A public adjuster who assured an Indiana homeowners association that the way to get a claim for storm damage processed was to play a game of chess with the insurance company, got checkmated when he failed to heed the deadline for filing a lawsuit, prompting the 7th Circuit Court of Appeals to make this observation: “Such is the price of gamesmanship.”
Kris Kassen, a public adjuster, was hired by Legend’s Creek Homeowners Association after hail and wind damaged the north-facing sides of the condominium buildings. The storm occurred in May 2016 and the homeowners association filed a claim with Travelers Indemnity Company in September 2016.
Travelers issued a check for $644,674.87 just two months after receiving the claim. But in January 2017, Kassen said the repairs were unacceptable. Travelers submitted two more checks totaling $267,204.90 for additional repairs.
Kassen then told Travelers the repairs were insufficient and the north-facing side had to be completely replaced. Travelers agreed and in February 2018 submitted an estimate of the cost to replace and paint the damaged sides.
However, less than three weeks before the two-year contractual deadline to bring a legal action, Kassen demanded Travelers replace all sides of the condominium buildings because the new sides did not match the undamaged ones. Travelers denied the request, maintaining it would only replace and paint the damaged sides.
Legend’s Creek sued, charging Travelers with breach of contract and bad faith. The insurance company responded with a motion for summary judgment on the grounds that the lawsuit was brought outside of the two-year contractual limitations.

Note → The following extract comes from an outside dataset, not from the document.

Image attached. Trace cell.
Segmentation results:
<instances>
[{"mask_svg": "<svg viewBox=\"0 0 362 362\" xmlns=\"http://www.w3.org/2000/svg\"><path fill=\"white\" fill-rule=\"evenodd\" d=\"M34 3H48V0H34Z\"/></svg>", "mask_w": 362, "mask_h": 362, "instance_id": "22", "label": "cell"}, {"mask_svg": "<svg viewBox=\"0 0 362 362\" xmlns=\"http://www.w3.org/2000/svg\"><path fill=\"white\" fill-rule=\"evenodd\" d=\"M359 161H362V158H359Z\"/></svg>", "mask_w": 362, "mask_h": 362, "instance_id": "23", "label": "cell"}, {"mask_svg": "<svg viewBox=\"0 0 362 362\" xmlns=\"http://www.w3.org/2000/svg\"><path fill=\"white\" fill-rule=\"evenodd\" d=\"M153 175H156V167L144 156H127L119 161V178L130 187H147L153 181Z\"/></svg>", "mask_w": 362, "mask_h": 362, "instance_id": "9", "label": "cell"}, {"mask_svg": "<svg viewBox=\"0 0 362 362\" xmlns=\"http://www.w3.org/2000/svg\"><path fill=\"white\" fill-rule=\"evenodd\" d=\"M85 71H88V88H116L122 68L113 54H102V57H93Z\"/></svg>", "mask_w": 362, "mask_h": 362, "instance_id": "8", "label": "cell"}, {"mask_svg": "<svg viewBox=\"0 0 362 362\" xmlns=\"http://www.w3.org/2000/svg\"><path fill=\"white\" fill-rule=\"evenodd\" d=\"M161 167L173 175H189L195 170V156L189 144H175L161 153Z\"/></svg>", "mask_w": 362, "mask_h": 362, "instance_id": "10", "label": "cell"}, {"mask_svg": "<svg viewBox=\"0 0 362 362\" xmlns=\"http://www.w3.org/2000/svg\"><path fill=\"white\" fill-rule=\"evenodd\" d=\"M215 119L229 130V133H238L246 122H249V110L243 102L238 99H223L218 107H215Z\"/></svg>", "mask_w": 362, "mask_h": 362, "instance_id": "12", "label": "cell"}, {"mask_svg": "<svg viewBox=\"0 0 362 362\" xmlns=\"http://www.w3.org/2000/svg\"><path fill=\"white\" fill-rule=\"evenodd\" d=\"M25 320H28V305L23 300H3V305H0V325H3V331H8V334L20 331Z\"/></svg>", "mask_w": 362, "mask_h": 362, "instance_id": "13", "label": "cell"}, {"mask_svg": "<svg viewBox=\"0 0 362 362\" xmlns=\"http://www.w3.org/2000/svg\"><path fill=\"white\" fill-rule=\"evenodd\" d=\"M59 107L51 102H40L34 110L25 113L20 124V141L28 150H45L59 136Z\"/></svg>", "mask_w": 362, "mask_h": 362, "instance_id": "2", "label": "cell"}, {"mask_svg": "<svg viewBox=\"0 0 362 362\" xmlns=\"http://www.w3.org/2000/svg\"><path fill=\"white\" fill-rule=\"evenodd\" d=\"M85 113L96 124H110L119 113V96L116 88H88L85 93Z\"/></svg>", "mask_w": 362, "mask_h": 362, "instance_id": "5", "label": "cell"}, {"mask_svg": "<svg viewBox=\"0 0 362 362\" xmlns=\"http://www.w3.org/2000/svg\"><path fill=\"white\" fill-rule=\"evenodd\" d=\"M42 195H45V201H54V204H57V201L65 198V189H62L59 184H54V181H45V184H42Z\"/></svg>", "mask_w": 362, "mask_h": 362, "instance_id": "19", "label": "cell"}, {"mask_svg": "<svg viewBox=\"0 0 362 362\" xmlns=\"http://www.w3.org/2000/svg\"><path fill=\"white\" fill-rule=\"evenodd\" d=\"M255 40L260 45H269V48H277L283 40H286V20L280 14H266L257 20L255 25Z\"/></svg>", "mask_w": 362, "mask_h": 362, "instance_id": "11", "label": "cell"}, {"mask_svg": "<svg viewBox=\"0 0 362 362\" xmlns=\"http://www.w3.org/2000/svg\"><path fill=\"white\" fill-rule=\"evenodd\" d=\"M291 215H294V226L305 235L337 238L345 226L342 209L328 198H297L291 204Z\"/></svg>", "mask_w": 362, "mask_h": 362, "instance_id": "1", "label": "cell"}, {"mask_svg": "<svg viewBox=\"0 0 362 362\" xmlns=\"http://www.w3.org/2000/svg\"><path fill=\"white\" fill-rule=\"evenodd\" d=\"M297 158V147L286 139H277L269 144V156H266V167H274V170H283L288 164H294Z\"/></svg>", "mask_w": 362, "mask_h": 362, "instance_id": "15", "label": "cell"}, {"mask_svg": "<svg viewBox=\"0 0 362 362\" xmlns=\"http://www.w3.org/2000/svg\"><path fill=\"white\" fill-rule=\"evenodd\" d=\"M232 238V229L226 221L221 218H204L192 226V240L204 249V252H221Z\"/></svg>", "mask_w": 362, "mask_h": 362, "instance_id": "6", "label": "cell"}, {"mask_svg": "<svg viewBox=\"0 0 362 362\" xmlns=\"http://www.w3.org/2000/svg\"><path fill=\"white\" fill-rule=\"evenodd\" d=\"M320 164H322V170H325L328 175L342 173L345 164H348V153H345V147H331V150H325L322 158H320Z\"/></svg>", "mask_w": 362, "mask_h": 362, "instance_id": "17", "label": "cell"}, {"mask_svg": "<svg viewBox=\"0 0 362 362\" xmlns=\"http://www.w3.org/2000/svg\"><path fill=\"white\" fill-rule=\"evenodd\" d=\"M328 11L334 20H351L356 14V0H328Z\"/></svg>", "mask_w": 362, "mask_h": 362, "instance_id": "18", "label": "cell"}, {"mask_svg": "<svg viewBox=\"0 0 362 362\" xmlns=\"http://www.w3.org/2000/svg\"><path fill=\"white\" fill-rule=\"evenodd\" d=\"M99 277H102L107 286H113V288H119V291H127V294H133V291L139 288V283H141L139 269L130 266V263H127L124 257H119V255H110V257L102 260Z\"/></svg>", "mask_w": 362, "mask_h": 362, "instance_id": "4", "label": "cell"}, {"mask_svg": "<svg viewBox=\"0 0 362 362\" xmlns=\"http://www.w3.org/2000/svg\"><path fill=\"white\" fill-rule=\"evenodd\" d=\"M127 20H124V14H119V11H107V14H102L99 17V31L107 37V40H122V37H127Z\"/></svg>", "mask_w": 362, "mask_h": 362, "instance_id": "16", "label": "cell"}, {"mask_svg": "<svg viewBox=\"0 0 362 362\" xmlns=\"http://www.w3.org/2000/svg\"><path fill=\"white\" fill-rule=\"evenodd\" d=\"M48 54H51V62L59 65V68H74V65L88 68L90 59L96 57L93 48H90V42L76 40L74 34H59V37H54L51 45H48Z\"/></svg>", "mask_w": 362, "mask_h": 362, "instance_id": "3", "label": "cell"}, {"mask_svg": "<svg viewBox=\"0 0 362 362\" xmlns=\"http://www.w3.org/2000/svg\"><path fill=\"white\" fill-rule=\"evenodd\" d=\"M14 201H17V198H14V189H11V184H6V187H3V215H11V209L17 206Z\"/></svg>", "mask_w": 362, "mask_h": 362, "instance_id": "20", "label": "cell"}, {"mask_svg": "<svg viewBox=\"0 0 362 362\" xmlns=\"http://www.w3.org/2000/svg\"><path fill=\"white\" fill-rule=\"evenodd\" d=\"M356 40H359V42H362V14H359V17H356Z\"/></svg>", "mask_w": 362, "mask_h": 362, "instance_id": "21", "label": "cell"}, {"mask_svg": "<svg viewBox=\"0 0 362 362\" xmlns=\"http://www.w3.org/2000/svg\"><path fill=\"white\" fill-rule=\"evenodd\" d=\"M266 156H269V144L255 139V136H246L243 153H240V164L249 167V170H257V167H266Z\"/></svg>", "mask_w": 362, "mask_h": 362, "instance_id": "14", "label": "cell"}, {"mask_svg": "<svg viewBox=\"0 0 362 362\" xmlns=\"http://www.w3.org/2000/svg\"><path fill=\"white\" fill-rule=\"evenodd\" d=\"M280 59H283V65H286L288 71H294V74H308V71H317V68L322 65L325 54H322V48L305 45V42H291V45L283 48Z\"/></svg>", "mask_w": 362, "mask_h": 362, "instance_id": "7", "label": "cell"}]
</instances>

After the U.S. District Court for the Southern District of Indiana granted the insurance company’s motion for summary judgment, Legend’s Creek appealed.
The 7th Circuit affirmed in Legend’s Creek Homeowners Association, Inc. v. Travelers Indemnity Company of America, 20-3163, 21-1288 and 21-2196, finding the district court “provided thorough opinions explaining why summary judgment was appropriate … .”
Legend’s Creek had argued the policy’s requirement that it cooperate with the investigation and settlement claim prevented it from initiating a legal action. Also, the homeowners association asserted Travelers waived the two-year limit because it did not provide a warning that it would rely on the contractual provisions.
The 7th Circuit brushed aside those arguments.
In particular, the appellate panel noted Legend’s Creek did not identify any terms in the policy that it could not have abided by within the two-year window and, as such, could have brought a legal action before the deadline.
Moreover, the 7th Circuit found the two sides were not negotiating. Rather, Travelers was granting the claims and only rejected the “eleventh-hour request” by Kassen.
Likewise, the circuit court had little patience for Legend’s Creek final stance that Travelers waived strict compliance to the suit limitation when it failed to answer an email from Kassen asking about the deadline to apply for replacement cost benefits.
“… (W)ere a college student to ask a professor to extend a paper deadline and receive no answer, common sense tell us that no extension was granted and that the original deadline remained,” Senior Judge Daniel Manion wrote for the court.
Ultimately, the appellate panel found the homeowners association’s position “somewhat hard to credit.” As early as February 2018, Kassen anticipated the new sides would not match the undamaged sides, but he did not discuss the matter with Travelers’ representative.
“In Kassen’s words to the Legend’s Creek Board, the claims process was a ‘game of chess.’ His plan was to let Travelers replace the north-facing sides and then argue thereafter that the purported mismatch required Travelers to replace and paint the rest of the sides,” Manion wrote. “To ‘win the game,’ Kassen told the Board, they had to stay ‘several turns ahead of Travelers.’
“Unfortunately for Legend’s Creek, it lost the game because Kassen failed to foresee that Travelers might checkmate it by raising the contractual suit limitation,” Manion continued. “Had Kassen been upfront with Knopp in February 2018, it would likely have received Travelers’ denial within the two-year limitation period. Such is the price of gamesmanship.”